*** Text excerpt ***

AI, society and democracy: Professor Marc-Antoine Dilhac’s position
"The feeling that machines are slowly taking control may sometimes be strong, but we tend to easily forget that it’s humans who are responsible for organizing the social world and implementing algorithmic procedures to govern, whether they’re intelligent or not.”
This is the motivation behind the Montreal Declaration for Responsible Artificial Intelligence, co-led by Marc-Antoine Dilhac, Professor of Ethics and Philosophy at the Université de Montréal. According to Professor Dilhac, it is essential to formulate an ethical framework created by humans for humans. The framework is a declaration of principles created in an inclusive, multiparty and democratic process that mitigates the feeling of disorientation provoked by the advancement of AI.
The Declaration launches on December 4, one year after the preliminary version was announced. This version will be more detailed and address challenges of the development and deployment of digital technologies, AI and autonomy issues, well as the concerns related to responsibility and environment. The Declaration now includes 10 general principles and about 60 more developed principles. It also initiates a public debate centred on four main areas: algorithmic governance, digital literacy, diversity inclusion and the ecological transition.
With the growing popularity of AI across various sectors and regions, the Declaration is relevant not only in Quebec, but also on other continents. Without giving any lessons, the Declaration represents a collective, objective and inclusive reflection on the ethical orientation of AI to different groups of people, nations and countries. AI is a global revolution that should not be taken lightly. That is why we need all members to make the transition of this technology responsible.
Professor Dilhac defines AI as a set of computer-based algorithms that enable natural intelligence functions such as recognizing an object, making decisions in uncertainty, predicting phenomena and behaviours. It is important to keep in mind that it’s functioning, which relies on complex algorithms, is very different from natural intelligence.

*** End of Text excerpt ***
*** Extracted entries ***

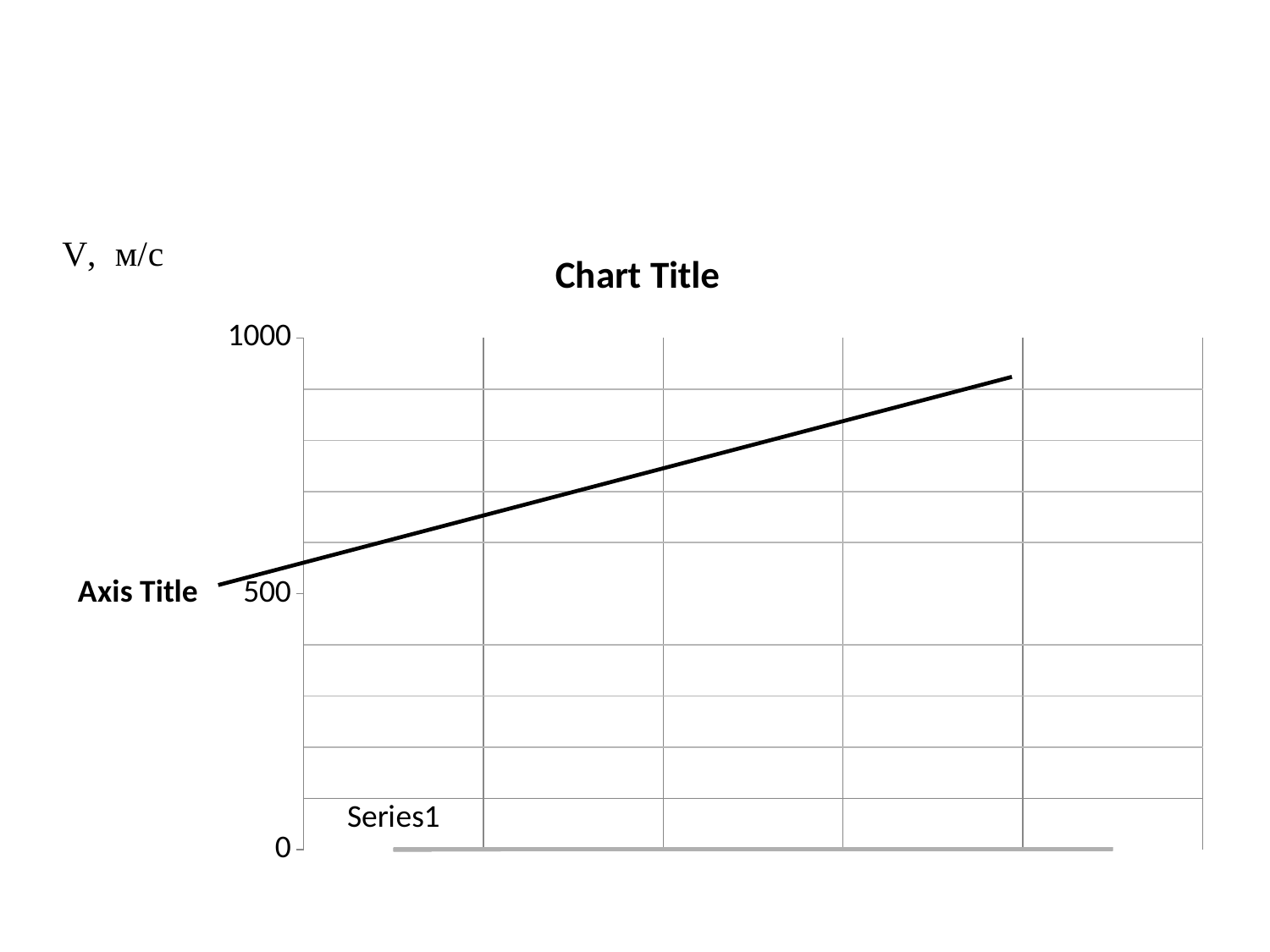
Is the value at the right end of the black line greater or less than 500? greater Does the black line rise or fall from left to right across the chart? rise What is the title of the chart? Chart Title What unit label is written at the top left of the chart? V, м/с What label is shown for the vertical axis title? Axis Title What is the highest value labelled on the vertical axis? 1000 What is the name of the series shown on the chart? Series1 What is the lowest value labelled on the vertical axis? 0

*** End of Extracted entries ***
*** Extracted entries ***

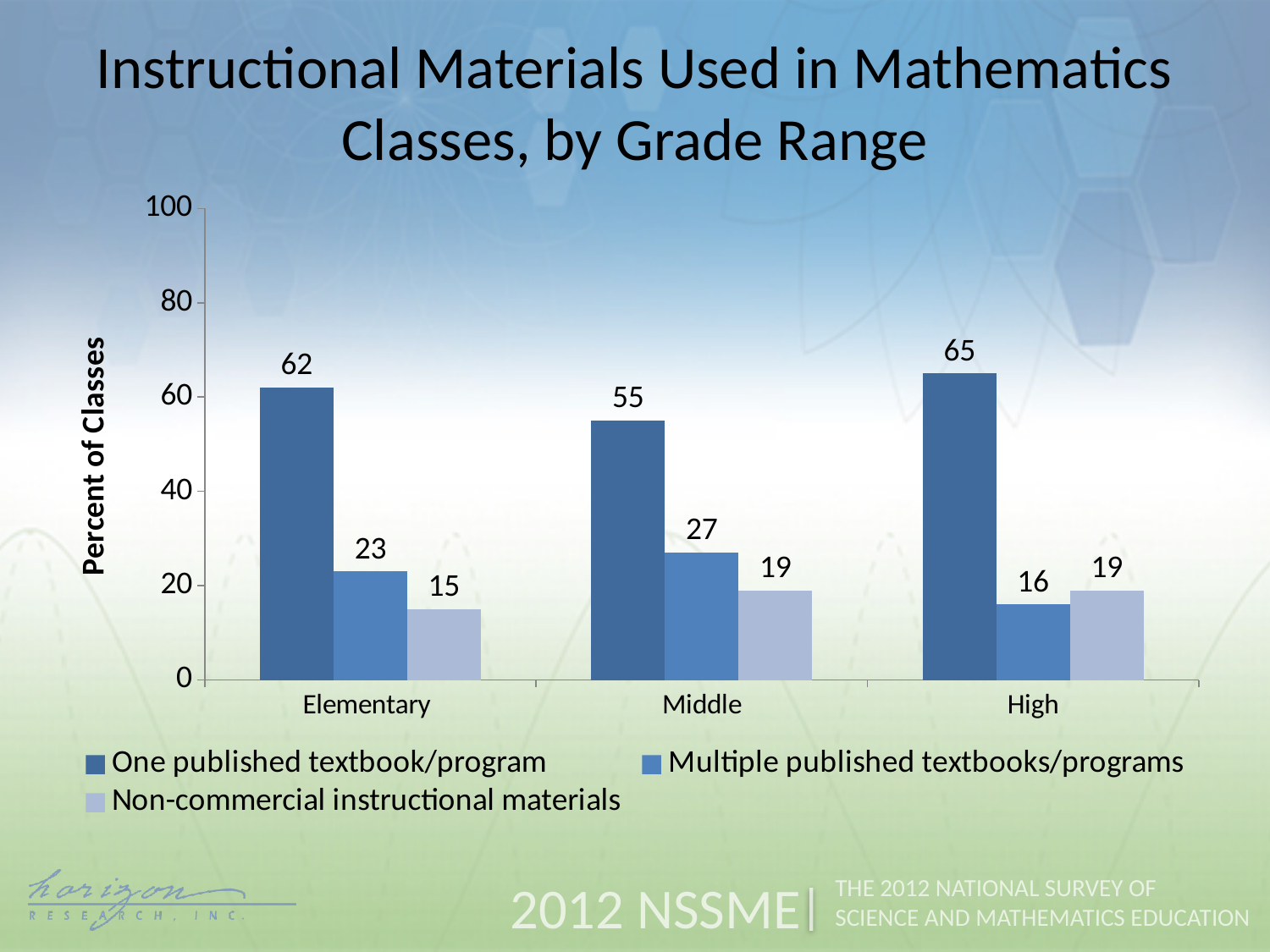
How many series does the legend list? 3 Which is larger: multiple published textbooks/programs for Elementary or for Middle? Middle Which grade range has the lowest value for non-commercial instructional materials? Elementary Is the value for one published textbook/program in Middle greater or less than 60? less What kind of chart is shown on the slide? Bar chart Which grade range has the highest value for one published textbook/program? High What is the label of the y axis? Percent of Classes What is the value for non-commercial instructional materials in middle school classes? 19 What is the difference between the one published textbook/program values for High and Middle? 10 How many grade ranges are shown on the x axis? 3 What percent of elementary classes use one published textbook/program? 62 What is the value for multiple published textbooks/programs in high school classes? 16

*** End of Extracted entries ***
*** Extracted entries ***

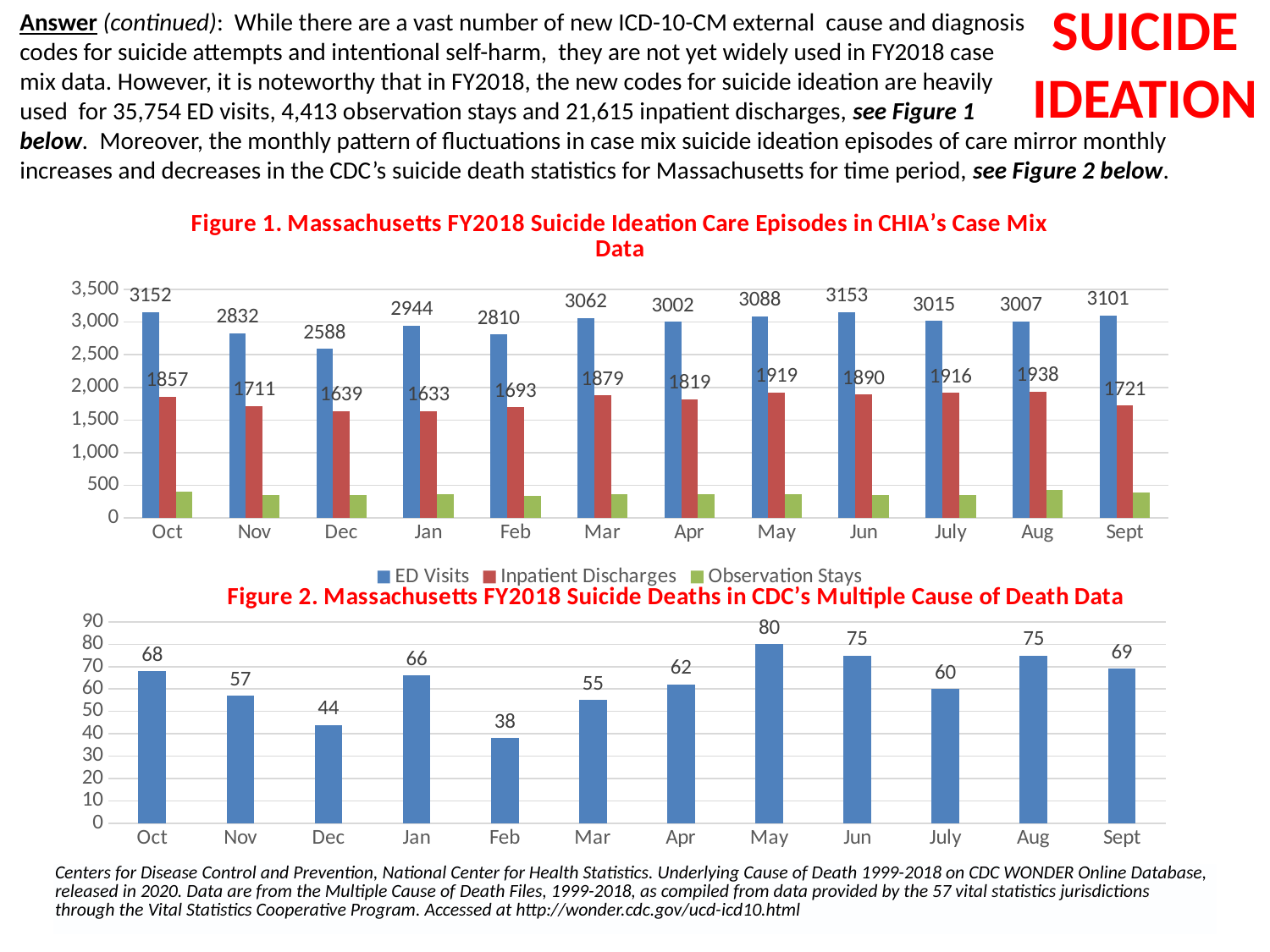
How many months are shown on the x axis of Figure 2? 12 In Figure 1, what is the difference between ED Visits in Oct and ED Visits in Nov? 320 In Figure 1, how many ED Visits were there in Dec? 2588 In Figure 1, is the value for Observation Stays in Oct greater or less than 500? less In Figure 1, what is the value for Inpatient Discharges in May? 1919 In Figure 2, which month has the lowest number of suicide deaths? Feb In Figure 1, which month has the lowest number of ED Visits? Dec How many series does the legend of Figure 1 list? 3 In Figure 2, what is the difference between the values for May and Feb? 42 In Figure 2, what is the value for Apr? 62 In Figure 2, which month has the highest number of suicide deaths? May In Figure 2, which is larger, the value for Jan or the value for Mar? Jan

*** End of Extracted entries ***

Tasks and exercises =>
1/ In the Montreal Declaration text, rewrite the paragraph that begins "The Declaration launches on December 4" as a bulleted list that keeps its main facts.
2/ According to the Montreal Declaration text, on which main areas does the Declaration start a public debate? List every one.

Task results =>
1/
- The Declaration launches on December 4, one year after its preliminary version was announced.
- This version is more detailed. It addresses challenges in developing and deploying digital technologies, AI and autonomy issues, and concerns about responsibility and the environment.
- It includes 10 general principles and about 60 more developed principles.
- It opens a public debate on four main areas: algorithmic governance, digital literacy, diversity inclusion and the ecological transition.

2/
- Algorithmic governance
- Digital literacy
- Diversity inclusion
- The ecological transition